Australia announced Tuesday that French company DCNS had beat bidders from Japan and Germany to build the next generation of submarines in Australia's largest-ever defense contract. DCNS, Germany's ThysennKrupp Marine Systems and Japan's Mitsubishi Heavy Industries were in the running to build 12 conventional submarines that the Australian navy expects will cost at least Au$56 billion ($43 billion), according to AP. Prime Minister Malcolm Turnbull said the French-designed submarines would be built in the Australian manufacturing hub of Adelaide.
"The French offer represented the capabilities best able to meet Australia's unique needs," Turnbull told reporters in Adelaide. The Japanese bid was the early favorite and the contract promised to become Japan's first fully fledged military technology transfer since World War II. "The decision was deeply regrettable," said Japanese Minister of Defense Gen Nakatani, according to AFP. "We will ask Australia to explain why they didn't pick our design," he added. Japan's chances appeared to diminish when government lawmakers dumped Tony Abbott as prime minister in September and as the seasoned European exporters made their pitches.
Abbott saw the Japanese bid as having a strategic value by building on ties with Japan and the United States.

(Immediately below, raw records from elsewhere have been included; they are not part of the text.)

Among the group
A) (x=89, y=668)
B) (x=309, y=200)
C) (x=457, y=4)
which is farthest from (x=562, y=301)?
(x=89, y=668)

But others warned that Japan's long-term cooperation in the submarine contract might hinge on Australia forming an alliance that could bring Australia into conflict with China, Australia's most important trade partner. The United States did not publicly endorse any option, saying it was Australia's decision. France offered a diesel-electric version of the Barracuda-class nuclear submarine under construction for the French navy. Japan proposed a longer version of its Soryu-class diesel-powered propulsion system with advanced stealth capabilities. Germany offered a larger variation of its Type 214 submarine made for Australian specifications called a Type 216.
The French bid offered the same pump jet propulsion that gave its nuclear submarines their advanced stealth capacity. Other diesel-electric submarines are too small to be fitted with the same stern-heavy technology. Australia's Shortfin Barracuda Block1A will be 97 meters long and weight 4,500 metric tons - 2.5 meters shorter and 200 metric tons lighter than its French nuclear cousin.
The German bid had highlighted their decades of experience in building submarines for several navies and had publicly offered to build the entire fleet in Adelaide for Au$20 billion - less than half the navy's expected cost. It promoted as its edge over competitors its partnership with German engineering firm Siemens which would have provided the submarines' software and promised to create a digital shipbuilding center in Adelaide.
Australia already has one of the world's largest conventional submarines, the Australia-built Collins class, and the navy insisted that its replacement at least match its range of 12,000 nautical miles. At 3,100 metric tons and 77 meters, the Collins will be dwarfed by the next-generation Shortfin Barracuda.
Defence Minister Jean-Yves Le Drian said Tuesday that a contract snagged by France to design and build Australia's next generation of submarines would create thousands of jobs in the country.
France fended off competition from Germany and Japan to win the 34 billion euro contract to build 12 new subs in Australia, as well as maintaining the equipment and forming crew. Most French jobs to be created as a result of the contract would be in northwestern Cherbourg, where France builds submarines, as well as the cities of Brest, Lorient and Nantes. French specialist naval defence contractor DCNS had been in competition for the contract with Germany's ThyssenKrupp Marine Systems (TKMS) and a Japanese consortium led by Mitsubishi Heavy Industries. The contract is the latest boost to France's defence industry, after the country last year secured the first-ever export of its Rafale fighter jets to Egypt and Qatar.